Throughput Estimation

For planning, estimate throughput from effective slot occupancy, not just raw model or processor runtime.


effective_runtime = slot_reserved -> slot_released

estimated_jobs_per_second =
  executor_count / effective_runtime_seconds

estimated_jobs_per_hour =
  executor_count * 3600 / effective_runtime_seconds

Use the table below as a planning placeholder. Replace {executors} with the number of available executor slots for the relevant executor class.

Average effective runtime	Estimated throughput per executor slot	Estimated throughput for `{executors}` slots
1 second	3,600 jobs/hour	`{executors} * 3,600 jobs/hour`
30 seconds	120 jobs/hour	`{executors} * 120 jobs/hour`
60 seconds	60 jobs/hour	`{executors} * 60 jobs/hour`

These are capacity estimates, not SLA guarantees. SLA behavior depends on arrival bursts, priority policy, executor mix, retry behavior, and the tail of each job class.

Page-Scale Document Workloads

Execution Fabric is designed for page-scale processing.
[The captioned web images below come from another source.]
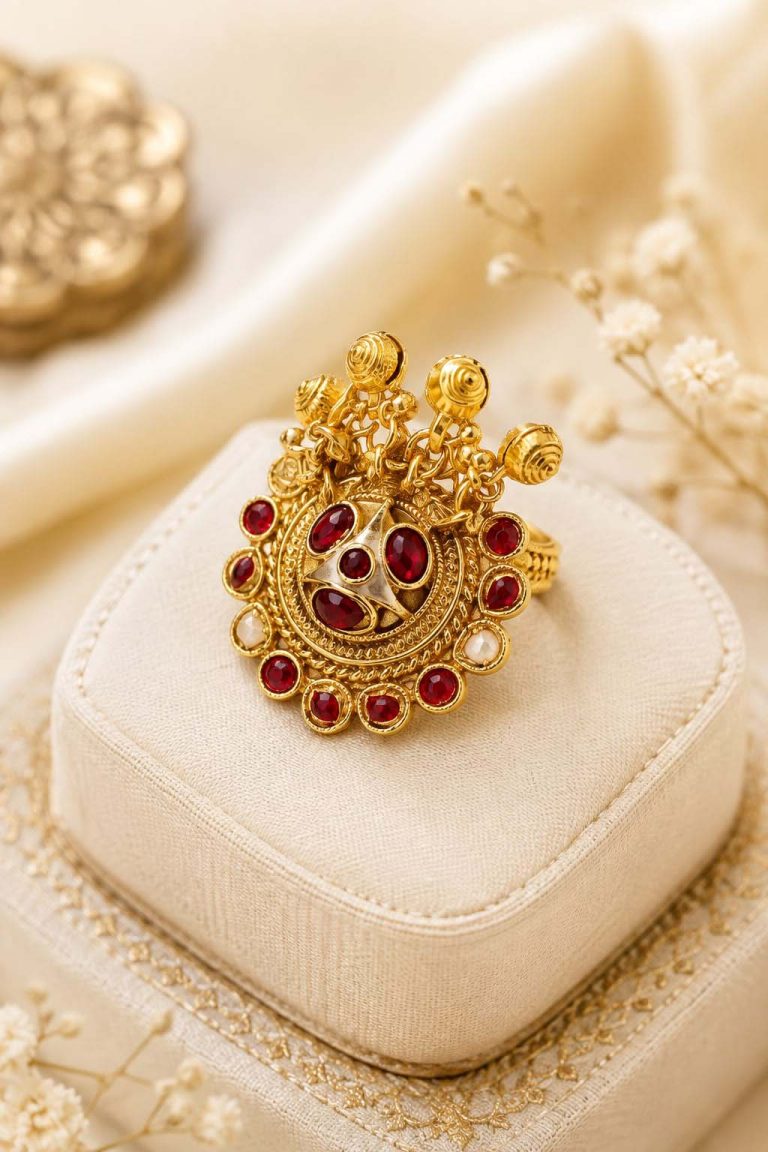 Royal Ruby Stone Statement Ring – Traditional Gold Finish Ring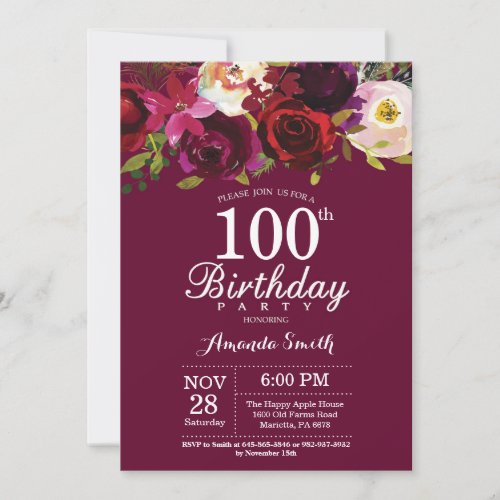 Burgundy Floral 100th Birthday Party Invitation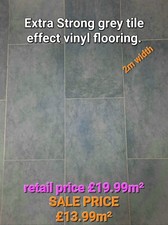 Dark Grey Tile Vinyl Flooring 2m Width (OFF THE ROLL)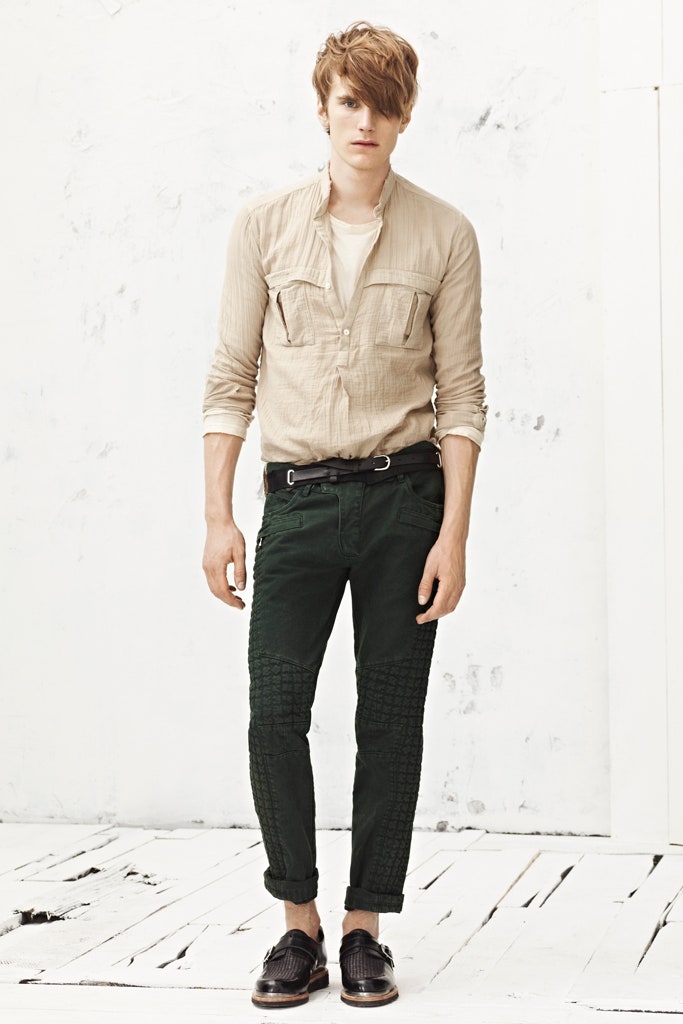 beige cotton shirt with green pants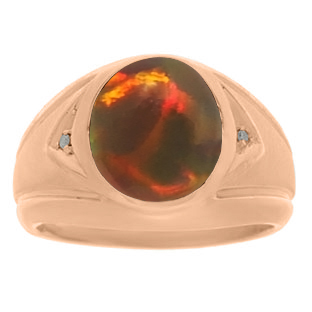 Black Opal Ring - Men's Diamond and Black Opal Rose Gold Ring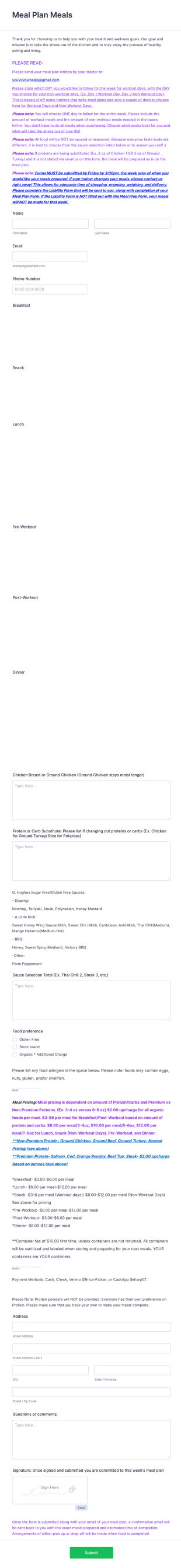 Meal Plan Submission Form Template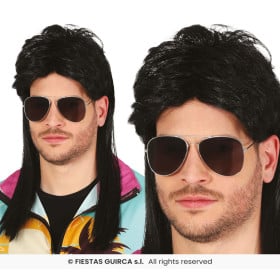 Peluca Melena Negra Adulto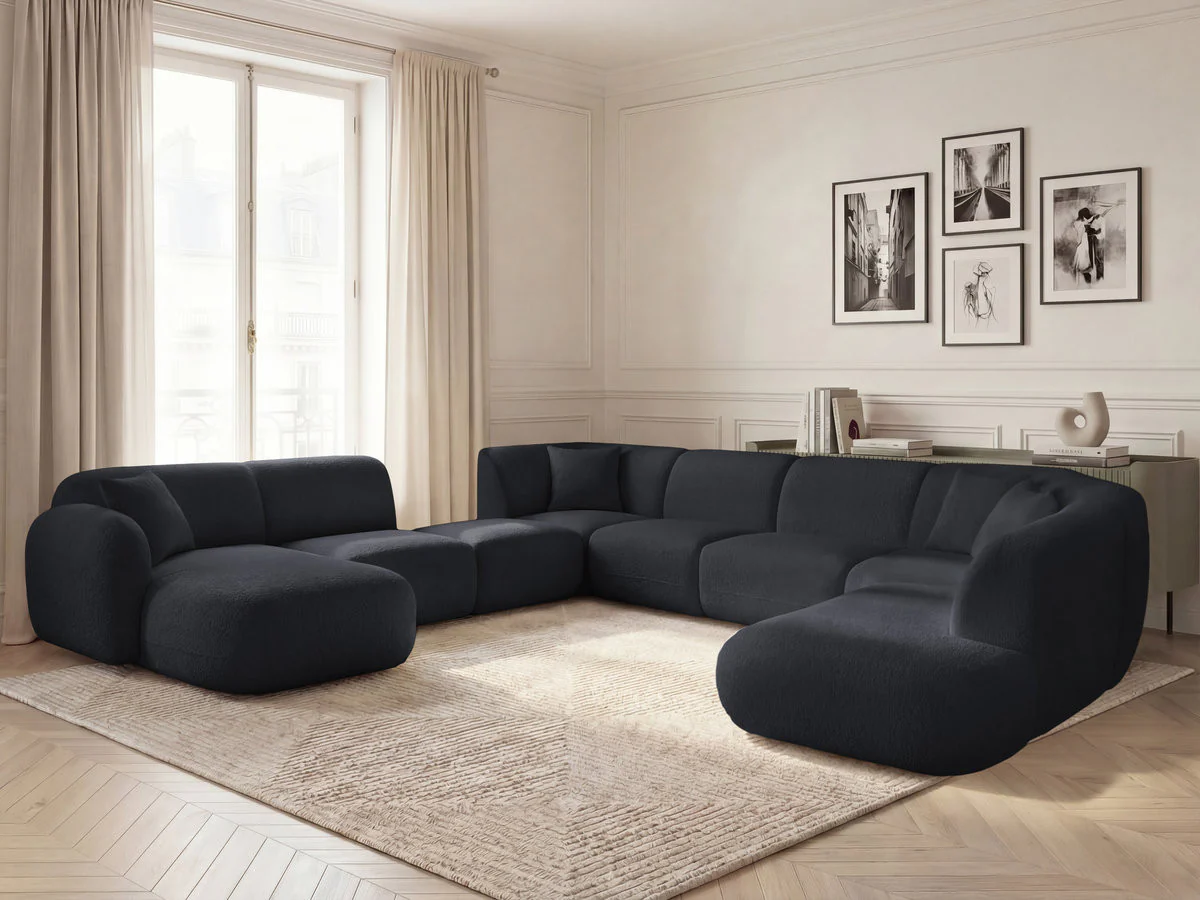 Canapé panoramique fixe modulable ANDA avec 3 chauffeuses, 1 méridienne, 2 angles et 1 pouf - Image 43
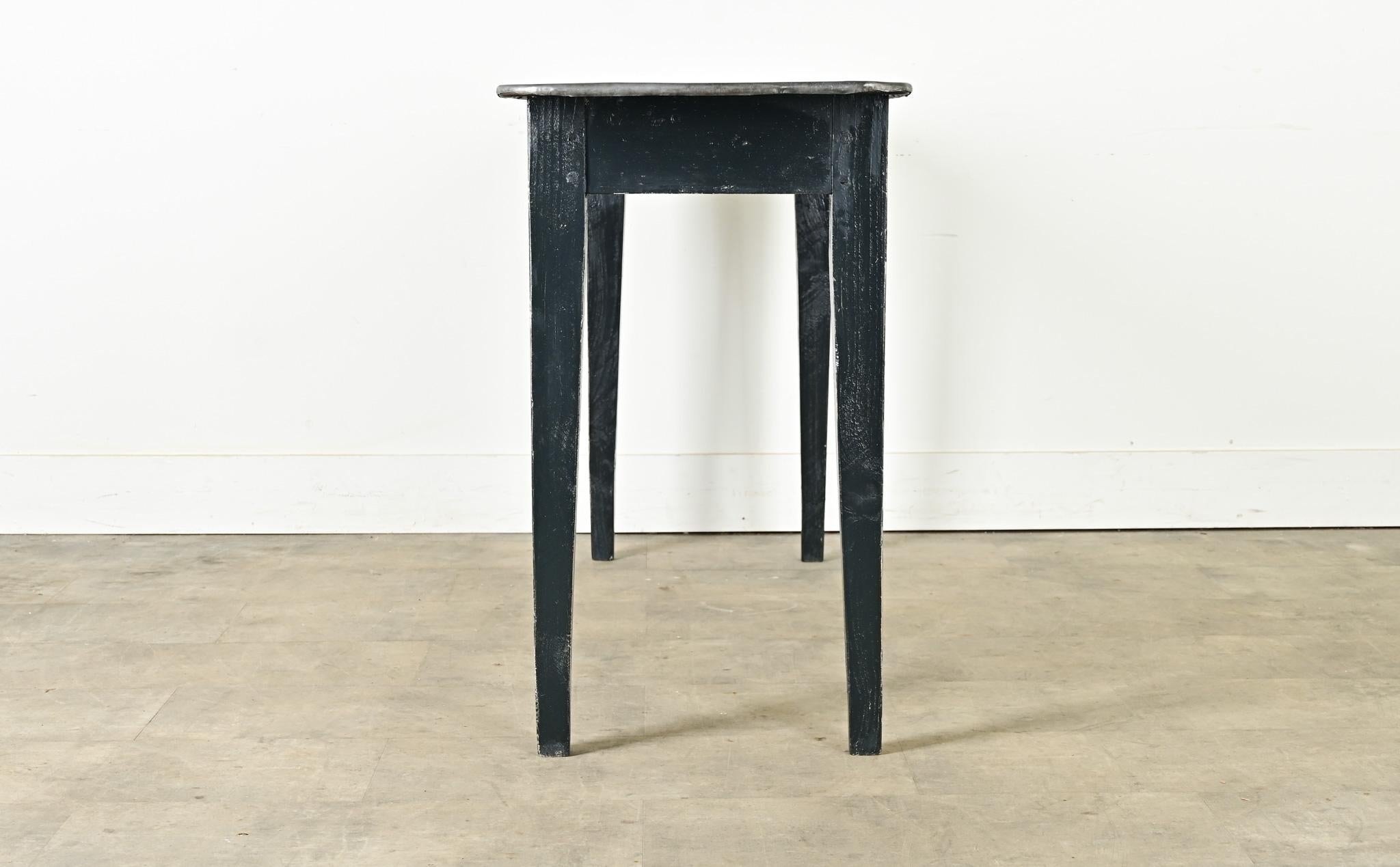 English 20th Century Zinc Top Console Table 1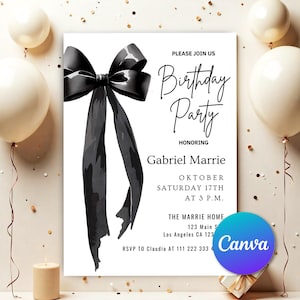 Può includere: Invito a una festa di compleanno in bianco e nero con un grande fiocco nero e il testo "Si prega di unirsi a noi per una festa di compleanno in onore di Gabriel Marrie Ottobre Sabato 17 alle 15:00. The Marrie Home 123 Main St Los Angeles CA 123 RSVP a Claudia al 111 222 333 4"
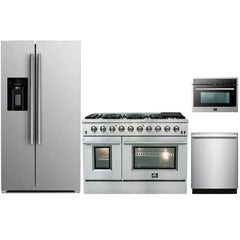 Forno 4-Piece Appliance Package - 48" Gas Range, 36" Refrigerator with Water Dispenser, Microwave Oven, & 3-Rack Dishwasher in Stainless Steel - The Home Selection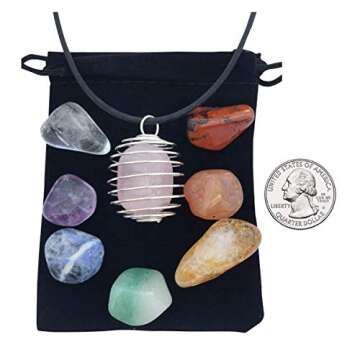 Healing Crystals and Stones - 7 Chakra Stone Set with Rose Quartz and Cage Necklace– Charged with ...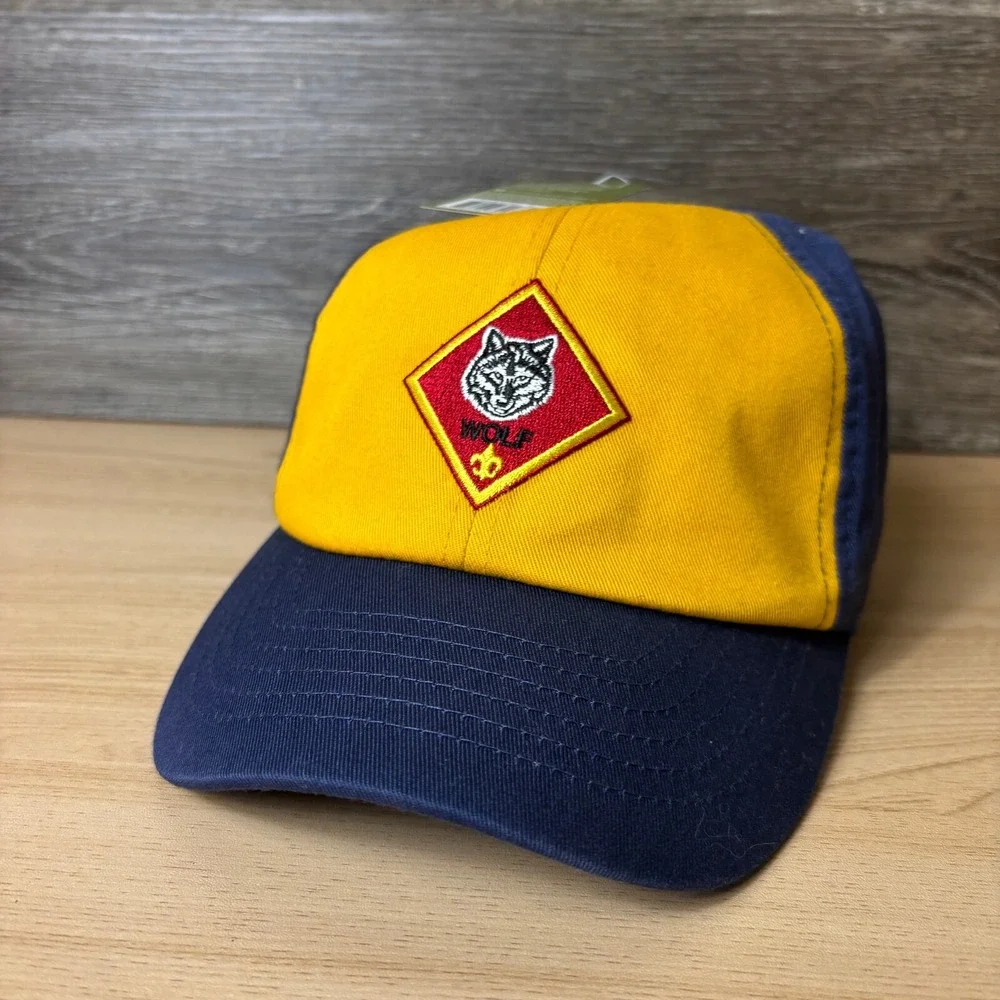 Boy Scouts Hat Cap Strap Back Blue Youth‎ Boys Wolf Cub Adjustable NWT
A single document can fan out into many page-level or region-level jobs, and a batch can contain thousands of pages across many submitted DAGs.

The fabric keeps this manageable by separating:

DAG state from runnable frontier state
readiness from dispatch
executor-class capacity from global priority
pre-slot scheduler latency from slot occupancy
terminal callbacks from future scheduling decisions

This lets Marie process large document sets without forcing every page, model call, or processor step through a single serialized workflow runner.

Operational Signals

Use these signals to understand whether the fabric is healthy:

Signal	What it tells you
Frontier wait	Time from DAG insertion to first planner visibility
Candidate planning time	Time spent choosing globally runnable work
DB lease time	Cost of durable ownership before dispatch
Slot wait	Whether executor capacity is saturated
Slot occupancy	Effective runtime used for throughput estimates
Callback-to-release time	Time to free capacity after executor completion
SLA pressure	Whether priority policy is keeping deadlines safe

The most important throughput metric is slot occupancy. The most important latency metric is the end-to-end path from submit to terminal state.